[start]

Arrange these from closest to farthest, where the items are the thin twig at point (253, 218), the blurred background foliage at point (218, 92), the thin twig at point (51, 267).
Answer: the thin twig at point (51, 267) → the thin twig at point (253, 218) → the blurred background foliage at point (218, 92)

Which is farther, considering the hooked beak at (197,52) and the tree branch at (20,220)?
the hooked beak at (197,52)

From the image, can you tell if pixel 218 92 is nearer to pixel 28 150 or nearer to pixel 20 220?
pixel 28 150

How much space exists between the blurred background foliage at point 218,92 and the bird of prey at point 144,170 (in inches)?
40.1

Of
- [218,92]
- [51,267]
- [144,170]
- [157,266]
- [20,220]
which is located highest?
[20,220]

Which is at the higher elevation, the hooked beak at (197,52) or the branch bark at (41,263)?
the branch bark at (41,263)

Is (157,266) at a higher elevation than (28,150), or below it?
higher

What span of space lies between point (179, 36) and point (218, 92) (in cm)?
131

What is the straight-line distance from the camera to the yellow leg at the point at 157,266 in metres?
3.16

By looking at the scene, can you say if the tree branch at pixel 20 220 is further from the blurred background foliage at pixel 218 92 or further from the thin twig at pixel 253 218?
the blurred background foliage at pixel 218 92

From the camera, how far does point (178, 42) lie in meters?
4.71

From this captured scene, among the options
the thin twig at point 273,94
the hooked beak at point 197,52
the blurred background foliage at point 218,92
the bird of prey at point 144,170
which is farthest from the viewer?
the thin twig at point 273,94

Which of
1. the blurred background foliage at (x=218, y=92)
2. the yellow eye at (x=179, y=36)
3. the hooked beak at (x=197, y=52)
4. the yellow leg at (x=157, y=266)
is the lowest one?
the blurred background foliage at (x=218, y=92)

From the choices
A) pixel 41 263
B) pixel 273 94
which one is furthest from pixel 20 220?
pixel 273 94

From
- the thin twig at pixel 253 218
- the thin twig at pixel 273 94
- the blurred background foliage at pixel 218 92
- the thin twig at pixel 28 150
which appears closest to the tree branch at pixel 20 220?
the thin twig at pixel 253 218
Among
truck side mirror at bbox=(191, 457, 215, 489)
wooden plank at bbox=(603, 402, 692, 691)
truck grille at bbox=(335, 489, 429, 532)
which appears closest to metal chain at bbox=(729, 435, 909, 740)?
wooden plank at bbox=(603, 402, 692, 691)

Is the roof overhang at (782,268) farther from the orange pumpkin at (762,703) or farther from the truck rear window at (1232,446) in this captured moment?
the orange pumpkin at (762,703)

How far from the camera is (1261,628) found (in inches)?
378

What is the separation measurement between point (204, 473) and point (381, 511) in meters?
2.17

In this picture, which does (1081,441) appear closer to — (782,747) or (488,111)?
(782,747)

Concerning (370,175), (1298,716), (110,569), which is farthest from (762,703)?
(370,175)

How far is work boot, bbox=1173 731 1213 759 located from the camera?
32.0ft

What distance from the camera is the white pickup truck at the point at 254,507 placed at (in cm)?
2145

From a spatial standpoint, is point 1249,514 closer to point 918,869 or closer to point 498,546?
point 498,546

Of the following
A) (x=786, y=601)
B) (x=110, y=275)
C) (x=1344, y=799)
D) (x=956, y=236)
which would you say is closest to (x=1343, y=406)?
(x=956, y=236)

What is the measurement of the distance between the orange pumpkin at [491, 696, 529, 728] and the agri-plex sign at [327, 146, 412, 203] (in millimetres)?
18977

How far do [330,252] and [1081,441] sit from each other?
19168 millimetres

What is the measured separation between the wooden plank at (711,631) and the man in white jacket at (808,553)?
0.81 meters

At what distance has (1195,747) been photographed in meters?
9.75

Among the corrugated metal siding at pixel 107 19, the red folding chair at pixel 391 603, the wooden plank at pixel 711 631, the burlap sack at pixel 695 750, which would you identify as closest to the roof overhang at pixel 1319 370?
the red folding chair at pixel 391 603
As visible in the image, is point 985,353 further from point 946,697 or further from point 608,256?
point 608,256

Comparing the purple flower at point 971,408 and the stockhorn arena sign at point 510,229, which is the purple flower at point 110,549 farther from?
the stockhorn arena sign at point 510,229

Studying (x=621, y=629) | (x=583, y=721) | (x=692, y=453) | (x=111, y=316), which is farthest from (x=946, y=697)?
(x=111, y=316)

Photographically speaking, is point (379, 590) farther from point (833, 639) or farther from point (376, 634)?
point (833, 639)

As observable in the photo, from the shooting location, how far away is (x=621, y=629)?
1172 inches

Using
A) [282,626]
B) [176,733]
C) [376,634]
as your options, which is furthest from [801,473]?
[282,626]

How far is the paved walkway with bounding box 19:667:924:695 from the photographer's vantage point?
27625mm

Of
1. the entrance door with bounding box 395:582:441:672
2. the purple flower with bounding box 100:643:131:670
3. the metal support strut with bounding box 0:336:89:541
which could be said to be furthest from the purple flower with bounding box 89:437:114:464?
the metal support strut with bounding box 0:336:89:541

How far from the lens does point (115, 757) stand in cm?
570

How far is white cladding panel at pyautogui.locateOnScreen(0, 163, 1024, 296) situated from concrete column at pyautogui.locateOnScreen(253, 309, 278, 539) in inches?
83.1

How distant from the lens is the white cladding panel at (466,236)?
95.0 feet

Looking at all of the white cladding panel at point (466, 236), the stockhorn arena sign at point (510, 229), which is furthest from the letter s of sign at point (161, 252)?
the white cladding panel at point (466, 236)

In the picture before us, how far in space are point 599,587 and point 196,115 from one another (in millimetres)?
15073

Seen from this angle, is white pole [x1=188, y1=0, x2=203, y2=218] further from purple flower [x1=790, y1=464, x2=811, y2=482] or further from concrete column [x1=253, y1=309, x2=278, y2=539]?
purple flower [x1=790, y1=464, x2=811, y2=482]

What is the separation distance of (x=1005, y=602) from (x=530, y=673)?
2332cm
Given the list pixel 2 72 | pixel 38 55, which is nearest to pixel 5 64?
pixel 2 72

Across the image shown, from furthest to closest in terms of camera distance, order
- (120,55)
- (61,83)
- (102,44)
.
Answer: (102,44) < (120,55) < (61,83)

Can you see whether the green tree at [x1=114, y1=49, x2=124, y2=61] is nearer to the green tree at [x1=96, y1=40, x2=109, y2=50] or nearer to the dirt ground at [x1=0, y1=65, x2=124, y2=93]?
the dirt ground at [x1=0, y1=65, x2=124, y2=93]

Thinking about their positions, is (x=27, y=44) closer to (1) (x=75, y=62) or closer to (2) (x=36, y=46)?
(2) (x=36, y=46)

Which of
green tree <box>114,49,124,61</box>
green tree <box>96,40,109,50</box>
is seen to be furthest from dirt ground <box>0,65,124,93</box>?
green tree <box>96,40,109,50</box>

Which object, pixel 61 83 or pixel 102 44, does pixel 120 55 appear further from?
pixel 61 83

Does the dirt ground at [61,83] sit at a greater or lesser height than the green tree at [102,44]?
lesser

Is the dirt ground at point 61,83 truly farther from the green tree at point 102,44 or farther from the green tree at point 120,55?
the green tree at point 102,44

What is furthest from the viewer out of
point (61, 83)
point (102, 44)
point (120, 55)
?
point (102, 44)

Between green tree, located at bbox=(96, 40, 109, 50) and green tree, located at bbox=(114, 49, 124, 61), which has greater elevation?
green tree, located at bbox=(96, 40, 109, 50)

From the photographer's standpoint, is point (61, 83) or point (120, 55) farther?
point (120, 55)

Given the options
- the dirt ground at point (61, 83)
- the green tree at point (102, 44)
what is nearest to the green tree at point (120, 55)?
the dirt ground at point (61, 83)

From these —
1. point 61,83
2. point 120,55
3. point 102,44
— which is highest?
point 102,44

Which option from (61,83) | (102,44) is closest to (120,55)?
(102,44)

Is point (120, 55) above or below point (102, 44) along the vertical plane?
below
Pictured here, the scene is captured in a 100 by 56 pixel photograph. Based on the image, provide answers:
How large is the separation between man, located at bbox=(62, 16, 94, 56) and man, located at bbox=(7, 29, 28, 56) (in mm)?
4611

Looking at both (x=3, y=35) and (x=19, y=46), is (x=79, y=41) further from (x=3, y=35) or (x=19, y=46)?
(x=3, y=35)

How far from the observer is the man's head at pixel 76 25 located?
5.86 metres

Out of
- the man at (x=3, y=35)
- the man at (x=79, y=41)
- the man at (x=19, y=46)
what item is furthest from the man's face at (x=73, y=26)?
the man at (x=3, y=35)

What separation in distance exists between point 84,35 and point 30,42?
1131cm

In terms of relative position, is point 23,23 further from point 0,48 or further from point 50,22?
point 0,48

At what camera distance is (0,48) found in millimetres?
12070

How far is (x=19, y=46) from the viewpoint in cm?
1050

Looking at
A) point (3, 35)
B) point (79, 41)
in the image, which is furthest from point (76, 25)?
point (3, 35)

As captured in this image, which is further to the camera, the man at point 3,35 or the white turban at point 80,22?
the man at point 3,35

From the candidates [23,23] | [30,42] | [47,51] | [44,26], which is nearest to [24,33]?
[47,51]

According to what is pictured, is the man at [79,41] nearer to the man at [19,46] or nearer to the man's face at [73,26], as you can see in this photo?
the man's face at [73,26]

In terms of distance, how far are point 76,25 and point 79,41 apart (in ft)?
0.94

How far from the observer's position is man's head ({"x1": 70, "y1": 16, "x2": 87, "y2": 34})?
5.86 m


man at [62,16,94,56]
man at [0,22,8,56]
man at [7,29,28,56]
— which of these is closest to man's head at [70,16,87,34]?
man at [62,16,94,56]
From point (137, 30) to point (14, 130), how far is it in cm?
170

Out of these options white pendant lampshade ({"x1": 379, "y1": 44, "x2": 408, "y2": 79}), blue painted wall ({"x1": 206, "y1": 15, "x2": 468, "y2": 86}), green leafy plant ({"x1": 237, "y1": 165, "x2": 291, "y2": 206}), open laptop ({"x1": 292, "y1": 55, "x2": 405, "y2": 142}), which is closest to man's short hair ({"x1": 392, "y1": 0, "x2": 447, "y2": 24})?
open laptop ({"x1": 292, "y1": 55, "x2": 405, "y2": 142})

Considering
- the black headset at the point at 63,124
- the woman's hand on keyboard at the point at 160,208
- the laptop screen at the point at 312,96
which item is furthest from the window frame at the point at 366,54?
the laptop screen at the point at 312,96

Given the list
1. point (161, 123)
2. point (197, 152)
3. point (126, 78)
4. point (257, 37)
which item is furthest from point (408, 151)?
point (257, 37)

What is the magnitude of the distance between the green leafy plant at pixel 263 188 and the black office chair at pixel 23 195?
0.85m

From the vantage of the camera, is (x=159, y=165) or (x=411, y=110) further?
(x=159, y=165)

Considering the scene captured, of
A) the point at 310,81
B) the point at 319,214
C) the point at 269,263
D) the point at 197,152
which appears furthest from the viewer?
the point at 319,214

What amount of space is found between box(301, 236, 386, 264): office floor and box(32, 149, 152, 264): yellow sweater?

[end]

◆ Challenge ◆
Locate "From point (137, 30)" in the material, then quote the line that contains it and all lines after it through the final one.

◆ Solution to this problem ◆
From point (137, 30) to point (14, 130), how far is it in cm?
170

Out of these options white pendant lampshade ({"x1": 379, "y1": 44, "x2": 408, "y2": 79}), blue painted wall ({"x1": 206, "y1": 15, "x2": 468, "y2": 86}), green leafy plant ({"x1": 237, "y1": 165, "x2": 291, "y2": 206}), open laptop ({"x1": 292, "y1": 55, "x2": 405, "y2": 142}), which is closest to man's short hair ({"x1": 392, "y1": 0, "x2": 447, "y2": 24})?
open laptop ({"x1": 292, "y1": 55, "x2": 405, "y2": 142})

Considering
- the black headset at the point at 63,124
- the woman's hand on keyboard at the point at 160,208
- the laptop screen at the point at 312,96
which item is furthest from the window frame at the point at 366,54?
the laptop screen at the point at 312,96

Given the list
1. point (161, 123)
2. point (197, 152)
3. point (126, 78)
4. point (257, 37)
which item is furthest from point (408, 151)?
point (257, 37)

What is the magnitude of the distance between the green leafy plant at pixel 263 188 and the black office chair at pixel 23 195?
0.85m

From the vantage of the camera, is (x=159, y=165) or (x=411, y=110) further?
(x=159, y=165)

Considering the scene captured, of
A) the point at 310,81
B) the point at 319,214
C) the point at 269,263
D) the point at 197,152
which appears furthest from the viewer?
the point at 319,214

What amount of space is found between box(301, 236, 386, 264): office floor and box(32, 149, 152, 264): yellow sweater?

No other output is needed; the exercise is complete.